Avant que je ne réagisse, elle prend place à côté de moi et pose un carton vide avec un trou sur l’une de ses faces devant nous. Je hausse un sourcil interrogateur, elle me retourne un regard malicieux et… se penche pour récupérer le chat se baladant entre les pieds de nos chaises.

  • Regarde bien… dit-elle en mettant l’animal dans le carton.

Elle commence à manger, je l’imite sans saisir où elle veut en venir. Elle a les yeux rivés sur la boîte, je l’imite et y voit le regard pétillant d’Oli nous observer depuis l’ouverture faite dans le carton.
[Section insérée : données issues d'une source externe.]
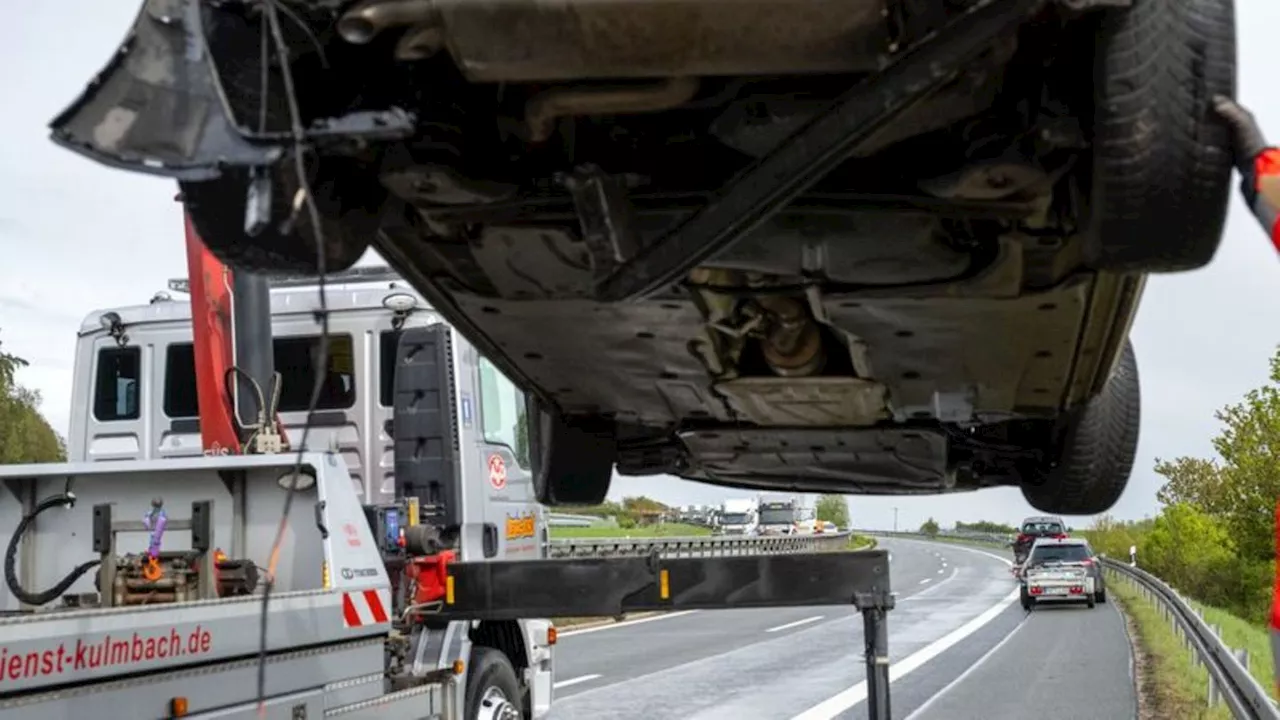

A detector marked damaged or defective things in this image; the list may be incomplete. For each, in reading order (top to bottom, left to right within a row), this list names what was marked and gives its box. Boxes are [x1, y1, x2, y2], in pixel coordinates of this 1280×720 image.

overturned car [52, 0, 1240, 516]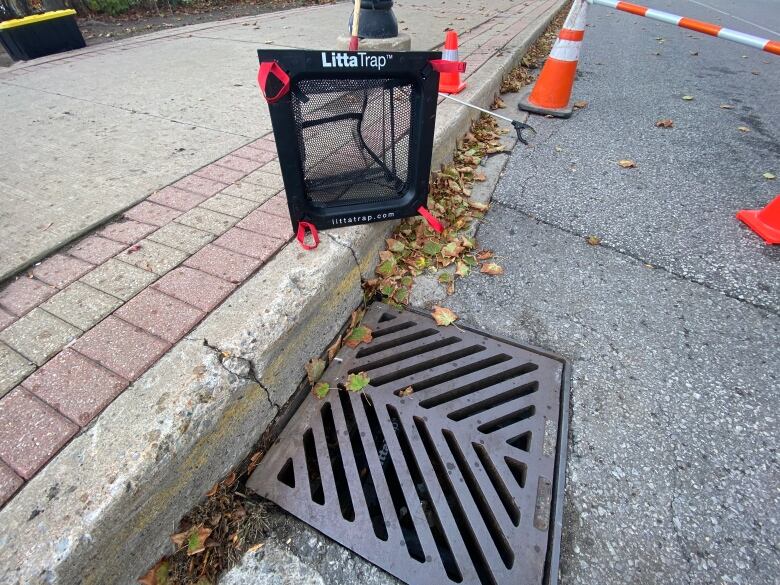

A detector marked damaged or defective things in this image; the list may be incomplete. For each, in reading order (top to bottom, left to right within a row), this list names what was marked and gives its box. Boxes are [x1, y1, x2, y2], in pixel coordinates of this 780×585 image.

road pavement crack [490, 202, 776, 320]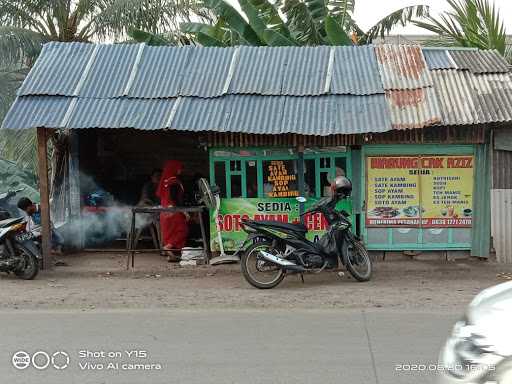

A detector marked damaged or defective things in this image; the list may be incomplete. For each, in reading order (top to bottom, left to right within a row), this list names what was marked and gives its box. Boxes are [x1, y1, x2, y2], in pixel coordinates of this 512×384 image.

rusty corrugated sheet [374, 44, 434, 89]
rusty corrugated sheet [386, 87, 442, 129]
rusty corrugated sheet [492, 148, 512, 188]
rusty corrugated sheet [490, 189, 512, 264]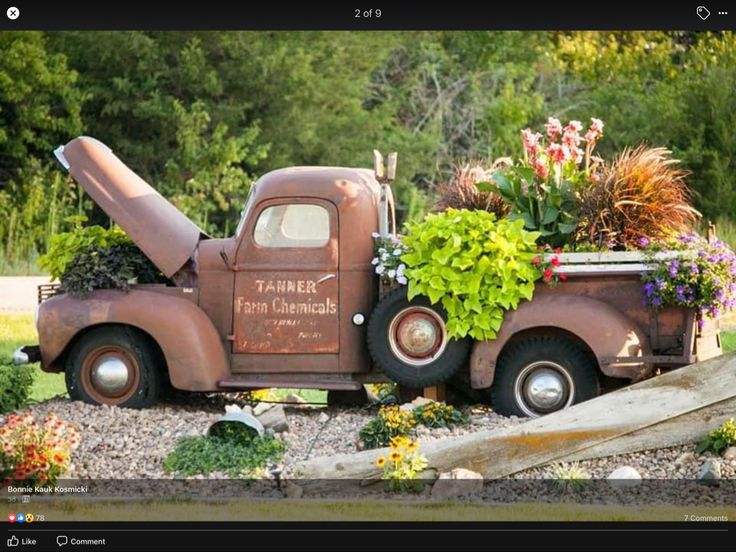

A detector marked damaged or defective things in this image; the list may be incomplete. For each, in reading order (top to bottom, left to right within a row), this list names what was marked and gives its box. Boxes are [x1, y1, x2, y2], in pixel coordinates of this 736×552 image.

rusty metal surface [36, 288, 227, 392]
rusty metal surface [61, 136, 206, 278]
rusty pickup truck [12, 137, 724, 414]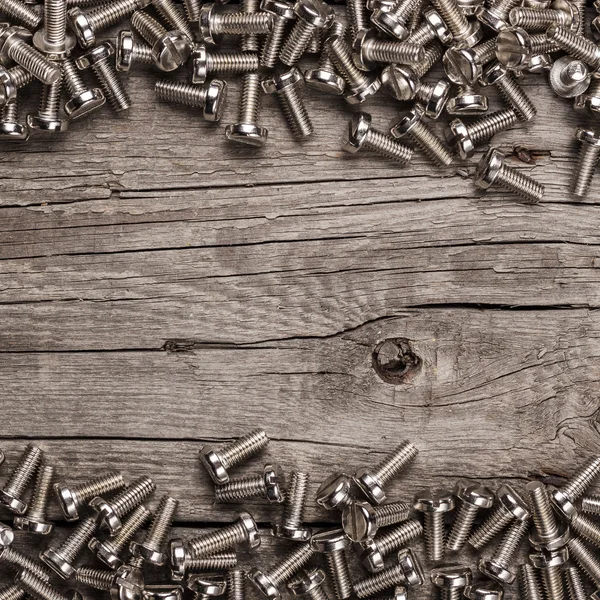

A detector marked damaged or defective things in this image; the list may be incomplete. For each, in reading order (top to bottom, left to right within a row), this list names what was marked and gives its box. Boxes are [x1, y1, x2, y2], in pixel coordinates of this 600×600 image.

rusty spot [370, 338, 422, 384]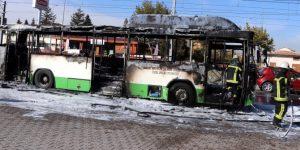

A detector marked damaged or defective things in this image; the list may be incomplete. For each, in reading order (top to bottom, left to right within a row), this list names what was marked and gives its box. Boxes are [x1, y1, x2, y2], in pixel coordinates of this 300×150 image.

burnt bus interior [1, 25, 255, 106]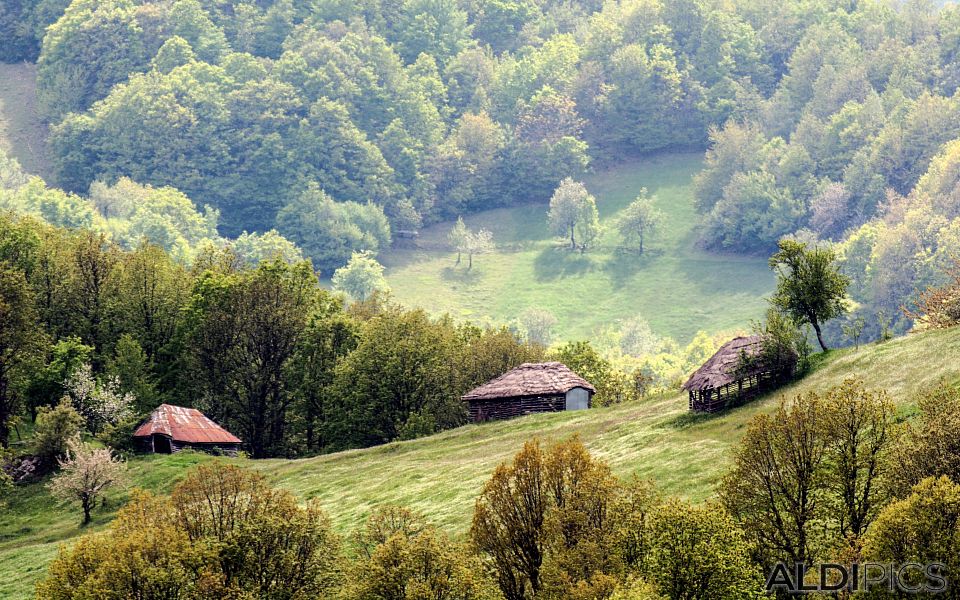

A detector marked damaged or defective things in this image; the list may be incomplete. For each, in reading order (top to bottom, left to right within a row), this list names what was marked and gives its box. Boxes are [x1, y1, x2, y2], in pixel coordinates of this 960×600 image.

rusty metal roof [464, 364, 592, 400]
rusty metal roof [133, 404, 242, 446]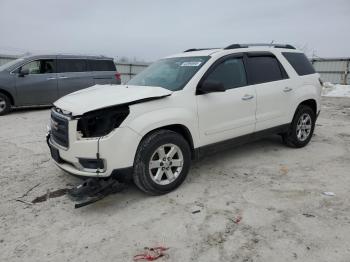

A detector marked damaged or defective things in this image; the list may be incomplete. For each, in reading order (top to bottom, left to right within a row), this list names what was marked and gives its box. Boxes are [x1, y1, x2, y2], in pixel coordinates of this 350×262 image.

crumpled hood [53, 85, 172, 115]
broken headlight [77, 105, 130, 137]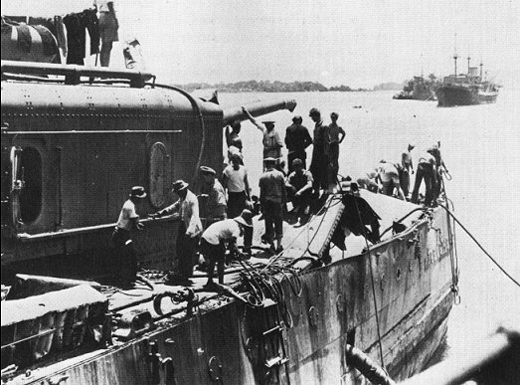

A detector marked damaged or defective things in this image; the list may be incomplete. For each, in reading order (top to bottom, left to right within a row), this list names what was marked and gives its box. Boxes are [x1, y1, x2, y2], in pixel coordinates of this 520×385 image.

bent metal hull [436, 85, 498, 106]
damaged naval vessel [1, 59, 460, 380]
bent metal hull [15, 202, 456, 382]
Hélène tapote du bout de sa fourchette sur le sommet, une patoune poilue tente aussitôt de l’attraper, sans succès. Il ne reste que ses oreilles qui dépassent, puis plus rien. Du bruit provient d’un côté, puis de l’autre. Le carton bouge tout seul, le chat s’agite, sans essayer d’en sortir. Hélène revient à la charge, approche son annulaire du trou découpé au couteau. Au début, rien, puis elle se fait soudain attraper par Oli qui vient de plonger à demi hors de son repaire. Elle semble si fière d’elle, ça nous fait rire toutes les deux.
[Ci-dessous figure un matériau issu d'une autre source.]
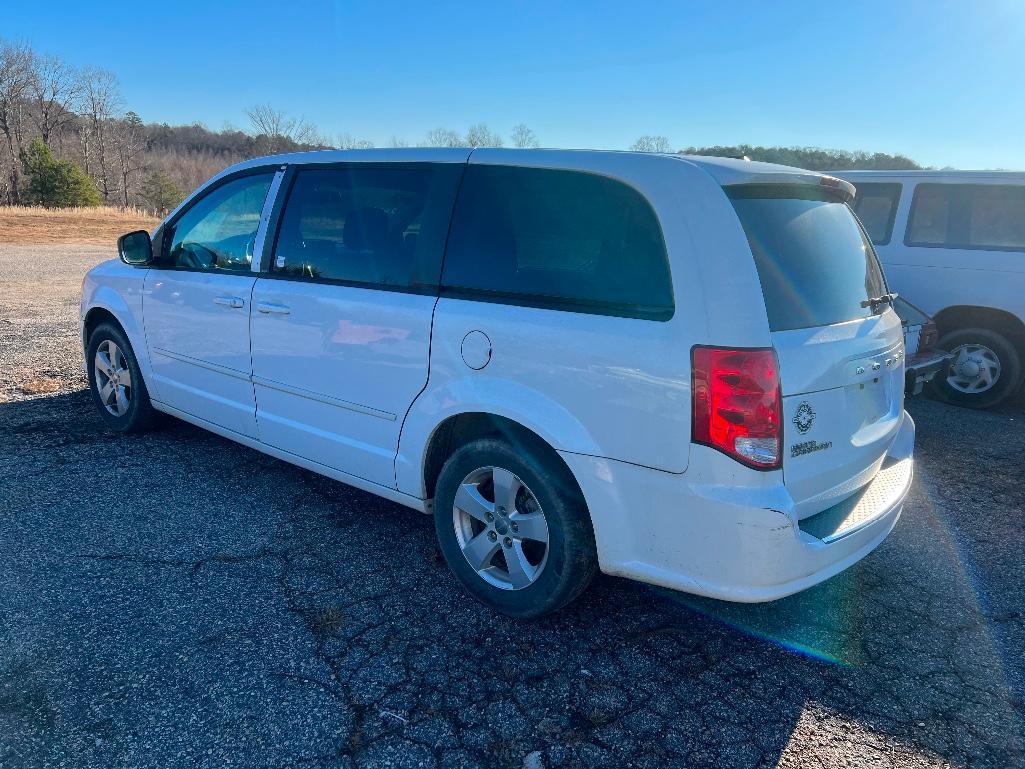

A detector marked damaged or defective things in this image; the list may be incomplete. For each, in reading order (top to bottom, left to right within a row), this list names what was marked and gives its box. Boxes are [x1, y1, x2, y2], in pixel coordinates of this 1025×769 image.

cracked asphalt pavement [0, 244, 1020, 766]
Je me rends compte que je n’ai pas encore touché à mon plat.

Oli retourne dans sa boite, Hélène commence à manger en pouffant de rire. Curieuse, c’est moi qui asticote le chat maintenant. Je fais passer un fil par-dessus la boite, notre petit animal tente de s’en saisir. Elle joue avec un rien, ça m’étonnera toujours. J’éloigne la prise, elle bondit hors de la caisse pour l’attraper, je lui abandonne et la laisse ramener la ficelle dans sa boite.

  • J’ai inventé un nouveau concept de divertissement, énonce Hélène, la bouche pleine de nourriture. J’ai appelé ça... du télé-chat !
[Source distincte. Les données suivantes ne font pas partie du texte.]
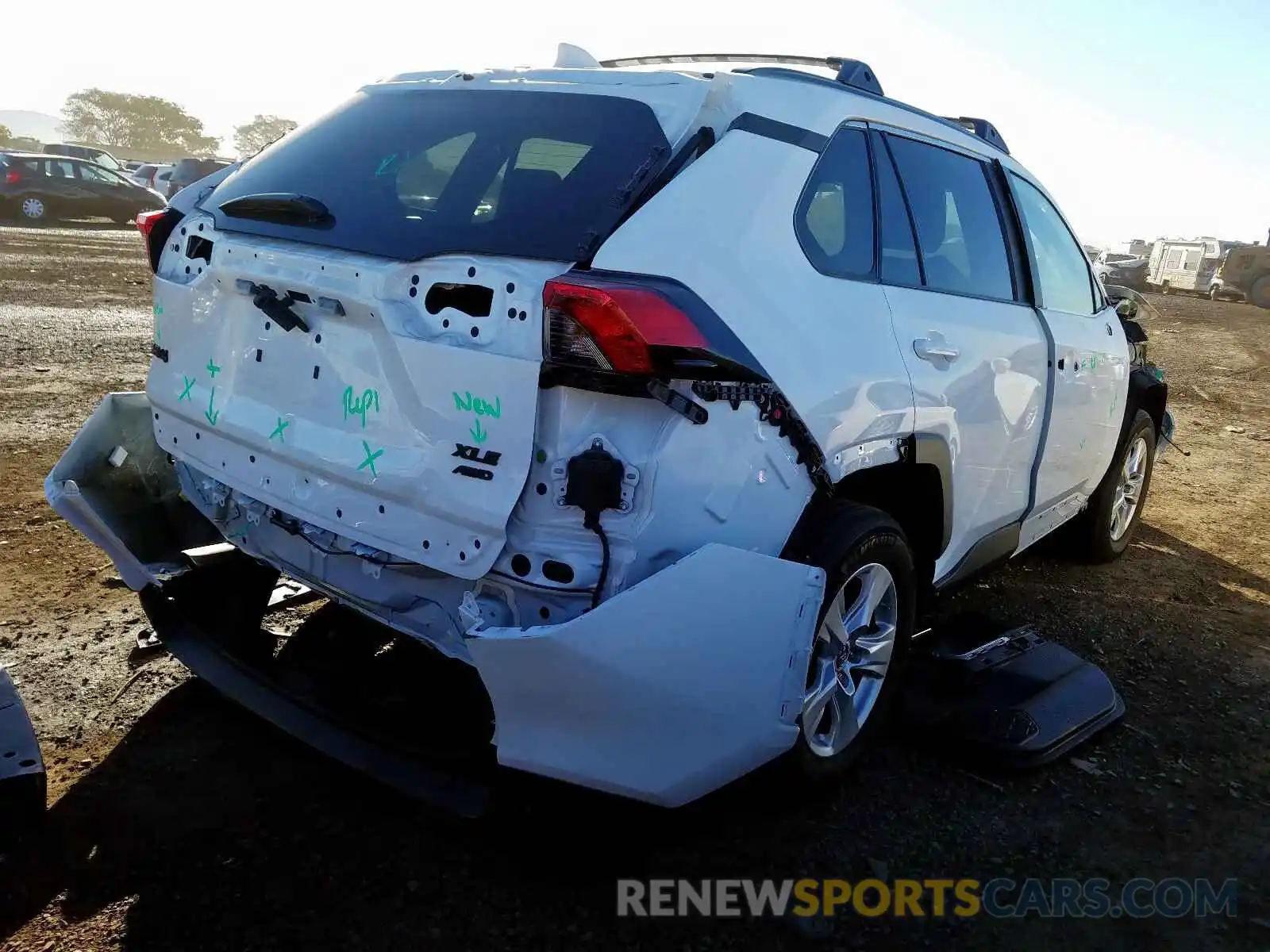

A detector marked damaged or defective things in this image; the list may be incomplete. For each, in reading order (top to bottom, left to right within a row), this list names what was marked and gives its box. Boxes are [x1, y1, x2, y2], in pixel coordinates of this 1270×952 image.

detached rear bumper cover [47, 393, 822, 807]
damaged rear of suv [44, 48, 1163, 817]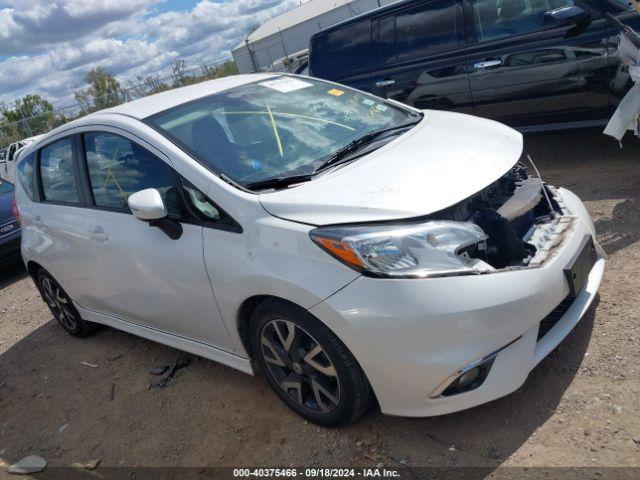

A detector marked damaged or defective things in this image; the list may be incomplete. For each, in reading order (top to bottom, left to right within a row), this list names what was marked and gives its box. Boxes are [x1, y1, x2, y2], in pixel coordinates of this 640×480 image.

damaged front bumper [310, 187, 604, 416]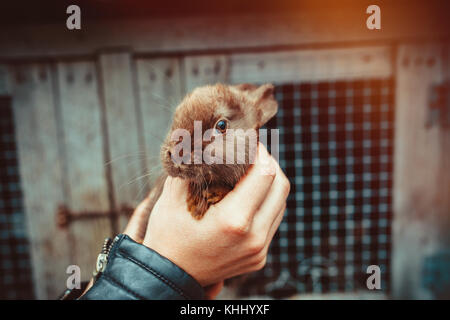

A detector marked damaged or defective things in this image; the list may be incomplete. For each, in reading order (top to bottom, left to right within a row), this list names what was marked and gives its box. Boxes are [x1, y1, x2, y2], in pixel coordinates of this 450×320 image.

rusty metal hinge [56, 205, 134, 228]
Je la regarde, partagée entre la prendre pour une timbrée, ou bien une génie. Elle me donne un coup de coude, mes pensées n’ont pas de secrets pour elle. Je la menace de mon couteau par vengeance, rien d’anormal jusque-là. Nous finissons tranquillement de manger, le regard rivé sur le carton et le chat qui y joue.

Il y restera bien après la fin du souper, et les jours qui suivirent.